As Hill and Schwartz have maintained, ‘The news picture’s optimal public is always the most generalized conceivable public’, indicating the necessary homogenisation of figures, spaces and structures that occurred on the pages of the ILN (2015: 5). The central question underlying this article was how the distinct duality of word and image in the illustrated press influenced the public perception of cities and buildings. Exploring a range of articles from the first decade of its existence, the 1840s, this article has demonstrated that the inclusion of images in the reporting on architectural matters essentially transformed the ways in which readers were expected to appreciate, understand and, importantly, act within the built spaces of their time. It positioned architecture as a key player in establishing a stable virtual public sphere in print to counter the increasing speed of change and transformations occurring in the physical public realm.

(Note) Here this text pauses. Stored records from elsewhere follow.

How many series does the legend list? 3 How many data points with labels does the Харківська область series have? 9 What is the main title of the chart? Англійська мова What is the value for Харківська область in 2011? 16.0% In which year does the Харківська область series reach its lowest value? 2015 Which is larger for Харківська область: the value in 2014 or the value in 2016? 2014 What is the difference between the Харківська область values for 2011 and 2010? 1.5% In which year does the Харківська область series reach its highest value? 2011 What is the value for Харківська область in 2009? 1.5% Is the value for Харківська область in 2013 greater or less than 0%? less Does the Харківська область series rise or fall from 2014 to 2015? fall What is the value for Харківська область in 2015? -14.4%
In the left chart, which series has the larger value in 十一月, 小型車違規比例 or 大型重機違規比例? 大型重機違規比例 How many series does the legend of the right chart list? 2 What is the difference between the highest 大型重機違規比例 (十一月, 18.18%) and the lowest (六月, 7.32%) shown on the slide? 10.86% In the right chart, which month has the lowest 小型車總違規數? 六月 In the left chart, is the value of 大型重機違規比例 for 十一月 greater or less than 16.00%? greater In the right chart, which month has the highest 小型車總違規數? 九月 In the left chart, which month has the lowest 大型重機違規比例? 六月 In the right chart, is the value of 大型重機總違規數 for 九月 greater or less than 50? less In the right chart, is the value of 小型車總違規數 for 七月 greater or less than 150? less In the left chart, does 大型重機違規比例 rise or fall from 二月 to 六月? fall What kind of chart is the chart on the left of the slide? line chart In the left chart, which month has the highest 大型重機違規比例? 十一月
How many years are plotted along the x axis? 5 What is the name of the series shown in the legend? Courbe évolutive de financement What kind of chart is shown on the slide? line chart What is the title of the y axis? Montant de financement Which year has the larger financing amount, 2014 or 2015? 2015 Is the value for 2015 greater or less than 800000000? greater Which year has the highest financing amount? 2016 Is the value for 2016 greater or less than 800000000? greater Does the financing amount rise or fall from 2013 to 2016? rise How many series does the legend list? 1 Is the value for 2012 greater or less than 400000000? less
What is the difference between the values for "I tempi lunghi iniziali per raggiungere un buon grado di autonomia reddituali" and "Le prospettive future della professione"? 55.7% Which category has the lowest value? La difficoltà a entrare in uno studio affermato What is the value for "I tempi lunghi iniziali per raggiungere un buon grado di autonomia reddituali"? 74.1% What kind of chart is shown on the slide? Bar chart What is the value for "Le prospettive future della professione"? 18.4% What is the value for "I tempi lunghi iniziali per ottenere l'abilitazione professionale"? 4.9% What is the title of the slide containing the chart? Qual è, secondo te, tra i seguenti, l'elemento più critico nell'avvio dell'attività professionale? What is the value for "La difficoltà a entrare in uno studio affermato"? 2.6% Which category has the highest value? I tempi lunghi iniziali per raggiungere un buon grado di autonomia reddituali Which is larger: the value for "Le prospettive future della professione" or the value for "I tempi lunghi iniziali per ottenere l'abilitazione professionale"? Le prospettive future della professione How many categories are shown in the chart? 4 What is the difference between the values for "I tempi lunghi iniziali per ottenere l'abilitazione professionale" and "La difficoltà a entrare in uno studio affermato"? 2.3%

By relieving readers of the task of visualising text in their minds, the illustrated press externalised and stabilised vision, while at the same time introducing a new mode of kinetic experience through the combination of word and image, making the building move in front of the static, place-less reader. Buildings normalised the spectacular; the familiar order of the built environment turned the image into respectable news appropriate for the bourgeois reader. The architectural image in the early ILN thus epitomises that nineteenth-century paradox of the static versus flux, the striving for progress while fervently holding on to the past, endeavouring to find origins and truthfulness.